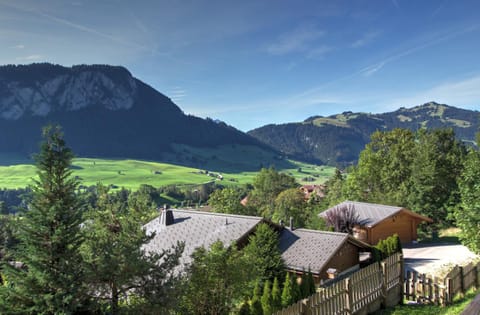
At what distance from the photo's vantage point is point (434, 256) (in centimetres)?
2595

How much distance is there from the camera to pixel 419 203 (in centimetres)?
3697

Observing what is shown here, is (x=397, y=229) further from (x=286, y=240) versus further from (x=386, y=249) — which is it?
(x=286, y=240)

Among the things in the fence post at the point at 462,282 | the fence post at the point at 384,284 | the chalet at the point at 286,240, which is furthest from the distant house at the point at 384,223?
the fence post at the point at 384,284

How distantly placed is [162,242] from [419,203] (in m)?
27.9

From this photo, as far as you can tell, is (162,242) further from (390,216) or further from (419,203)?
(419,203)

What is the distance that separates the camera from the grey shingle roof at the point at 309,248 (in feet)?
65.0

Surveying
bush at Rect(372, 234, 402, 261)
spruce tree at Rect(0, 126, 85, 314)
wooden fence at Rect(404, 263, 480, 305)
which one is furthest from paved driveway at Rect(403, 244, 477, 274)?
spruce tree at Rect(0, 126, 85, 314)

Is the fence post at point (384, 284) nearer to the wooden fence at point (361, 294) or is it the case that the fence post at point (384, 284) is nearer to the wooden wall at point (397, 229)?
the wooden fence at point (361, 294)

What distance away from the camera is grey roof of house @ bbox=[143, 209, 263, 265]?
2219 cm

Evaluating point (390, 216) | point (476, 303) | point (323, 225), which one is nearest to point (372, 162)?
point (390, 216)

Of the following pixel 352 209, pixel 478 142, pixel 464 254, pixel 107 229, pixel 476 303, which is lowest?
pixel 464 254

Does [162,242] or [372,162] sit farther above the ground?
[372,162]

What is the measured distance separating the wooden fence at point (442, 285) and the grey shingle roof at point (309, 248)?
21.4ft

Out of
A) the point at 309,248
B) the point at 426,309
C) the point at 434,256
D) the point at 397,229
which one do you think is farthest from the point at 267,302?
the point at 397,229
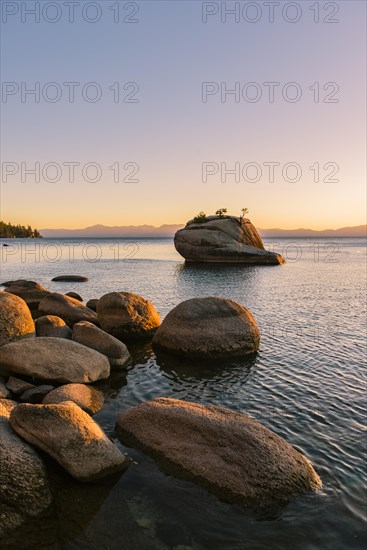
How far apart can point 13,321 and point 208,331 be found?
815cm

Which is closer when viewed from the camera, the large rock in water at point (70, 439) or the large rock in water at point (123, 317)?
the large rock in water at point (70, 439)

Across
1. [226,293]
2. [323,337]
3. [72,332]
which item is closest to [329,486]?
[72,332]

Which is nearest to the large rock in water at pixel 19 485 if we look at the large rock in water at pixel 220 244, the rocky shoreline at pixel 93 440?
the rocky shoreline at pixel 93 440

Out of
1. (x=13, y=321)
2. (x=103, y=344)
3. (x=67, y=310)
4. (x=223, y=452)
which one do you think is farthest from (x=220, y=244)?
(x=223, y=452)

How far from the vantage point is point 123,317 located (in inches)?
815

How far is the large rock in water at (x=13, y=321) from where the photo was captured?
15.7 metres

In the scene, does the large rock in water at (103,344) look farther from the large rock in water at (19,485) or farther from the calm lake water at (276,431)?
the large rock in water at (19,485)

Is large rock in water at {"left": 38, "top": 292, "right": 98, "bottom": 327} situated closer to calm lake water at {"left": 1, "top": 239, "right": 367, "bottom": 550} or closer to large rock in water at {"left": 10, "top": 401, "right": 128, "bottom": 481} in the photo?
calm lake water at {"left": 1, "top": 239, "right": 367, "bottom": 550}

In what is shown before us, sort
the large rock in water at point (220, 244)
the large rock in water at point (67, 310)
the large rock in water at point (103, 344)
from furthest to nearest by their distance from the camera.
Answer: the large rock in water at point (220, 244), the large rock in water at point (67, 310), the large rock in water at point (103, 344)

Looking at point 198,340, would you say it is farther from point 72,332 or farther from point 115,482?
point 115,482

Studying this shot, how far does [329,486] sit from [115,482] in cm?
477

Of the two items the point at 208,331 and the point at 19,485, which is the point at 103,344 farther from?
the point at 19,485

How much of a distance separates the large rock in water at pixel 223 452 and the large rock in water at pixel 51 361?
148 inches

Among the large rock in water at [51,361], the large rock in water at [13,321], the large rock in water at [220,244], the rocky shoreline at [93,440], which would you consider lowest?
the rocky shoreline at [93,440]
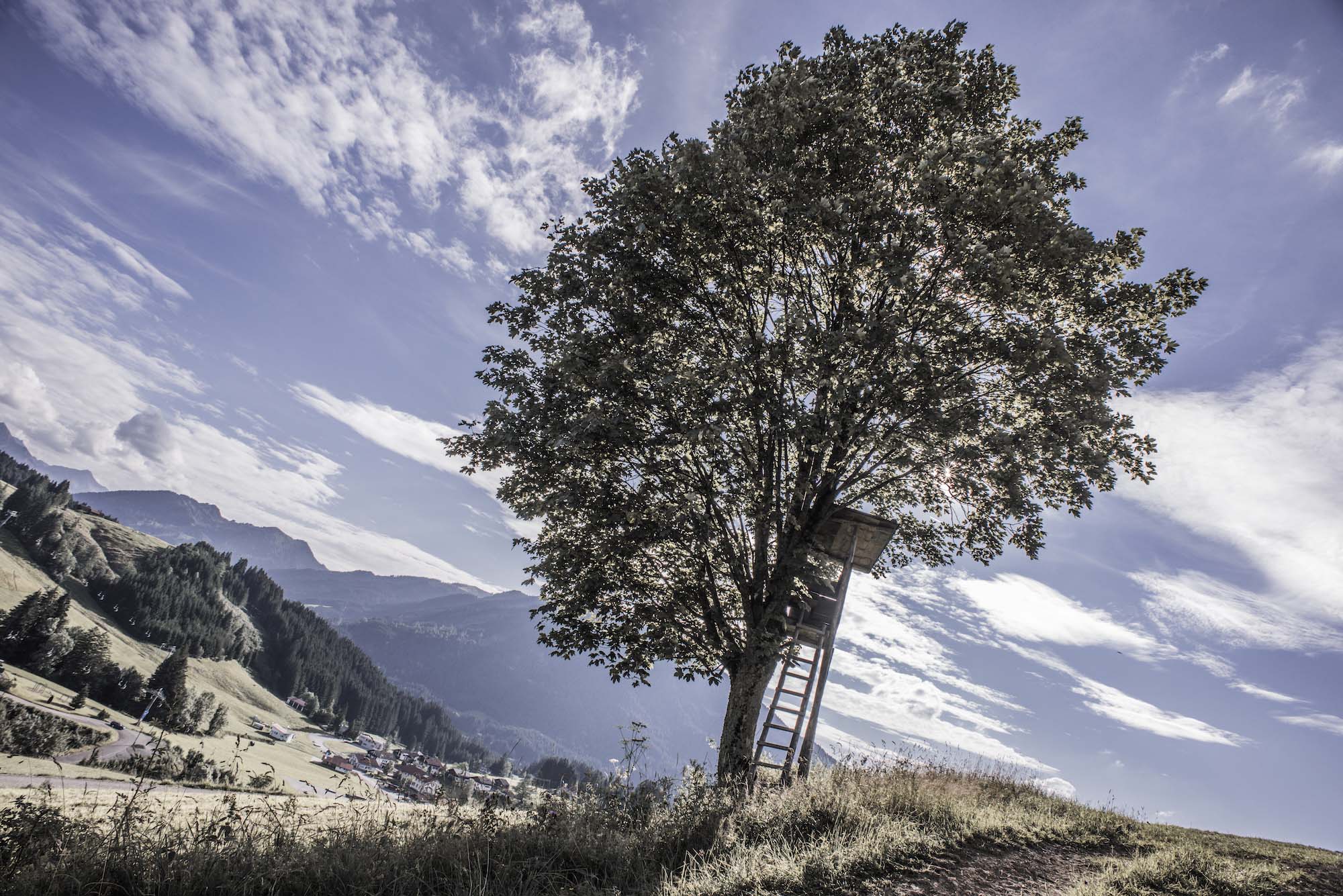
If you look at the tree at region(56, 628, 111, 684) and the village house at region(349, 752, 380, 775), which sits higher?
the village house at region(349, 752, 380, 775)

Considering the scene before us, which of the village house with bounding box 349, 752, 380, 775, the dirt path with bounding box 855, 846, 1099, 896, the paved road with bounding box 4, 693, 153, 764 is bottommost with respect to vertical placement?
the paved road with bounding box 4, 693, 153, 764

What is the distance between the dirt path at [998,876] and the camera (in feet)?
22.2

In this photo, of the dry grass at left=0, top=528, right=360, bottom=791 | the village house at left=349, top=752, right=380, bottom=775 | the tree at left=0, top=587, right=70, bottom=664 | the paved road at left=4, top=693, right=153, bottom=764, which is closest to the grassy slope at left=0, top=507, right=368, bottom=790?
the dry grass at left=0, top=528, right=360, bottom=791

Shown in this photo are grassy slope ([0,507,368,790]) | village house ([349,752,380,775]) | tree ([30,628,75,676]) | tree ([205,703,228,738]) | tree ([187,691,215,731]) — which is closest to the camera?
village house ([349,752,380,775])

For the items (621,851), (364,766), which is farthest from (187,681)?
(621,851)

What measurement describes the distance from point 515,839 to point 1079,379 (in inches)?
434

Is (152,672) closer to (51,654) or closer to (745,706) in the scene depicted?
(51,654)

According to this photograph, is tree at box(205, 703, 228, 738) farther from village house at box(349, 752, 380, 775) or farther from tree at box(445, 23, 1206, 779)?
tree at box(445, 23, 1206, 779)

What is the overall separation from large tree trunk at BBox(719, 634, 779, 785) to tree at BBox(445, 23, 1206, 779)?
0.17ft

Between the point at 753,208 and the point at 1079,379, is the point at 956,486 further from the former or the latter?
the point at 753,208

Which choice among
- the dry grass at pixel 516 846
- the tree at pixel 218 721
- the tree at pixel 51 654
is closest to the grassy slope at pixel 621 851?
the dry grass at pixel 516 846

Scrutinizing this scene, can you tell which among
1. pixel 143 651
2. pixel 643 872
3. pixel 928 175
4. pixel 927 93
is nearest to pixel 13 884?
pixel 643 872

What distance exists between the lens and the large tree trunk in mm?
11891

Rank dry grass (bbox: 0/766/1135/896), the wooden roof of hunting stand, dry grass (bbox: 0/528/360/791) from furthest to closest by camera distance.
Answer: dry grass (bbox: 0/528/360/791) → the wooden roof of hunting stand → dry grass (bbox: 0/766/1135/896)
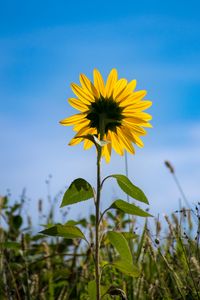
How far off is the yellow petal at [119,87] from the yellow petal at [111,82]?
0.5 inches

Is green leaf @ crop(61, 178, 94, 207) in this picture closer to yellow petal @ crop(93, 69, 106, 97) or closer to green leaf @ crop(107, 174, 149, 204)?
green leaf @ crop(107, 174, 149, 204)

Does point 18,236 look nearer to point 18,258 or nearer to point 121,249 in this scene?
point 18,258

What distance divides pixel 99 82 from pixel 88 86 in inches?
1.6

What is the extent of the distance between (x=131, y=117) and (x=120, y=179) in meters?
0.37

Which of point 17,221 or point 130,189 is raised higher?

GIVEN PROBLEM - Reproduce the listing above word for word, from its first line to its last, and leave out the pictures.

TASK RESULT -
At what distance from the photo's vantage point is point (434, 256) (in centimetres)?
2595

How much distance is there from the camera to pixel 419 203 (in centimetres)?
3697

Observing what is shown here, is (x=397, y=229) further from (x=286, y=240) versus further from (x=386, y=249) — which is it?
(x=286, y=240)

Among the things in the fence post at the point at 462,282 | the fence post at the point at 384,284 | the chalet at the point at 286,240, which is furthest from the distant house at the point at 384,223?
the fence post at the point at 384,284

How distantly placed is [162,242] from [419,203] (in m)?
27.9

From this photo, as far as you can tell, is (162,242) further from (390,216) or further from (419,203)?
(419,203)

What is the distance that separates the camera from the grey shingle roof at the point at 309,248 (in feet)?
65.0

Surveying
bush at Rect(372, 234, 402, 261)
spruce tree at Rect(0, 126, 85, 314)
wooden fence at Rect(404, 263, 480, 305)
which one is furthest from paved driveway at Rect(403, 244, 477, 274)?
spruce tree at Rect(0, 126, 85, 314)

Is the fence post at point (384, 284) nearer to the wooden fence at point (361, 294) or is it the case that the fence post at point (384, 284) is nearer to the wooden wall at point (397, 229)?
the wooden fence at point (361, 294)

What distance away from the camera is grey roof of house @ bbox=[143, 209, 263, 265]?
2219 cm

Evaluating point (390, 216) | point (476, 303) | point (323, 225), which one is nearest to point (372, 162)?
point (390, 216)

Of the following pixel 352 209, pixel 478 142, pixel 464 254, pixel 107 229, pixel 476 303, which is lowest?
pixel 464 254

Does [162,242] or [372,162] sit farther above the ground?
[372,162]

What is the measured distance separating the wooden fence at point (442, 285) and the grey shingle roof at point (309, 248)?
21.4ft

Out of
A) the point at 309,248
B) the point at 426,309
C) the point at 434,256
D) the point at 397,229
which one do you think is farthest from the point at 267,302?
the point at 397,229
How far apart can point 13,321 and point 208,331 be found?
815cm

Which is closer when viewed from the camera, the large rock in water at point (70, 439) or the large rock in water at point (123, 317)?
the large rock in water at point (70, 439)

Across
1. [226,293]
2. [323,337]
3. [72,332]
which item is closest to [329,486]?
[72,332]

Which is nearest to the large rock in water at pixel 19 485 if we look at the large rock in water at pixel 220 244, the rocky shoreline at pixel 93 440?
the rocky shoreline at pixel 93 440

Out of
1. (x=13, y=321)
2. (x=103, y=344)
3. (x=67, y=310)
4. (x=223, y=452)
which one do you think is farthest from (x=220, y=244)?
(x=223, y=452)

How far from the vantage point is point 123,317 located (in inches)?
815

How far is the large rock in water at (x=13, y=321) from where the photo was captured?
15.7 metres

In the scene, does the large rock in water at (103,344) look farther from the large rock in water at (19,485) or farther from the calm lake water at (276,431)?
the large rock in water at (19,485)

Is large rock in water at {"left": 38, "top": 292, "right": 98, "bottom": 327} situated closer to calm lake water at {"left": 1, "top": 239, "right": 367, "bottom": 550} or closer to large rock in water at {"left": 10, "top": 401, "right": 128, "bottom": 481} in the photo?
calm lake water at {"left": 1, "top": 239, "right": 367, "bottom": 550}

In what is shown before us, sort
the large rock in water at point (220, 244)
the large rock in water at point (67, 310)
the large rock in water at point (103, 344)
from furthest to nearest by their distance from the camera.
Answer: the large rock in water at point (220, 244), the large rock in water at point (67, 310), the large rock in water at point (103, 344)

Looking at point 198,340, would you say it is farther from point 72,332 or farther from point 115,482?
point 115,482

Studying this shot, how far does [329,486] sit from [115,482] in cm?
477

Of the two items the point at 208,331 and the point at 19,485, which is the point at 103,344 farther from?
the point at 19,485

How much of a distance separates the large rock in water at pixel 223 452 and the large rock in water at pixel 51 361?
148 inches

Among the large rock in water at [51,361], the large rock in water at [13,321], the large rock in water at [220,244], the rocky shoreline at [93,440], which would you consider lowest?
the rocky shoreline at [93,440]
If you look at the tree at region(56, 628, 111, 684) and the village house at region(349, 752, 380, 775), which sits higher?
the village house at region(349, 752, 380, 775)

Considering the scene before us, which of the village house with bounding box 349, 752, 380, 775, the dirt path with bounding box 855, 846, 1099, 896, the paved road with bounding box 4, 693, 153, 764 is bottommost with respect to vertical placement?
the paved road with bounding box 4, 693, 153, 764

What is the distance between the dirt path at [998,876] and the camera (in feet)?
22.2

In this photo, of the dry grass at left=0, top=528, right=360, bottom=791 | the village house at left=349, top=752, right=380, bottom=775 | the tree at left=0, top=587, right=70, bottom=664 | the paved road at left=4, top=693, right=153, bottom=764, which is closest to the grassy slope at left=0, top=507, right=368, bottom=790?
the dry grass at left=0, top=528, right=360, bottom=791

Shown in this photo are grassy slope ([0,507,368,790]) | village house ([349,752,380,775]) | tree ([30,628,75,676]) | tree ([205,703,228,738]) | tree ([187,691,215,731]) — which is closest to the camera?
village house ([349,752,380,775])

For the items (621,851), (364,766), which is farthest from (187,681)?
(621,851)

What measurement describes the distance from point 515,839 to point 1079,379 (in inches)?
434

Is (152,672) closer to (51,654) or closer to (745,706) in the scene depicted?
(51,654)

According to this photograph, is tree at box(205, 703, 228, 738) farther from village house at box(349, 752, 380, 775) or farther from tree at box(445, 23, 1206, 779)?
tree at box(445, 23, 1206, 779)

What is the overall separation from large tree trunk at BBox(719, 634, 779, 785) to tree at BBox(445, 23, 1206, 779)?
0.17ft

Between the point at 753,208 and the point at 1079,379, is the point at 956,486 further from the former or the latter?
the point at 753,208

Which choice among
- the dry grass at pixel 516 846
- the tree at pixel 218 721
- the tree at pixel 51 654
is closest to the grassy slope at pixel 621 851?
the dry grass at pixel 516 846

Scrutinizing this scene, can you tell which among
1. pixel 143 651
2. pixel 643 872
3. pixel 928 175
4. pixel 927 93
is nearest to pixel 13 884?
pixel 643 872

What distance exists between the lens and the large tree trunk in mm?
11891

Rank dry grass (bbox: 0/766/1135/896), the wooden roof of hunting stand, dry grass (bbox: 0/528/360/791) from furthest to closest by camera distance.
Answer: dry grass (bbox: 0/528/360/791) → the wooden roof of hunting stand → dry grass (bbox: 0/766/1135/896)
How far off is the yellow petal at [119,87] from the yellow petal at [111,82]?
0.5 inches

Is green leaf @ crop(61, 178, 94, 207) in this picture closer to yellow petal @ crop(93, 69, 106, 97) or closer to green leaf @ crop(107, 174, 149, 204)?
green leaf @ crop(107, 174, 149, 204)

Does point 18,236 look nearer to point 18,258 or nearer to point 121,249 in this scene?
point 18,258

What distance divides pixel 99 82 from pixel 88 86 in inches?
1.6

What is the extent of the distance between (x=131, y=117) and (x=120, y=179) in meters?
0.37

Which of point 17,221 or point 130,189 is raised higher?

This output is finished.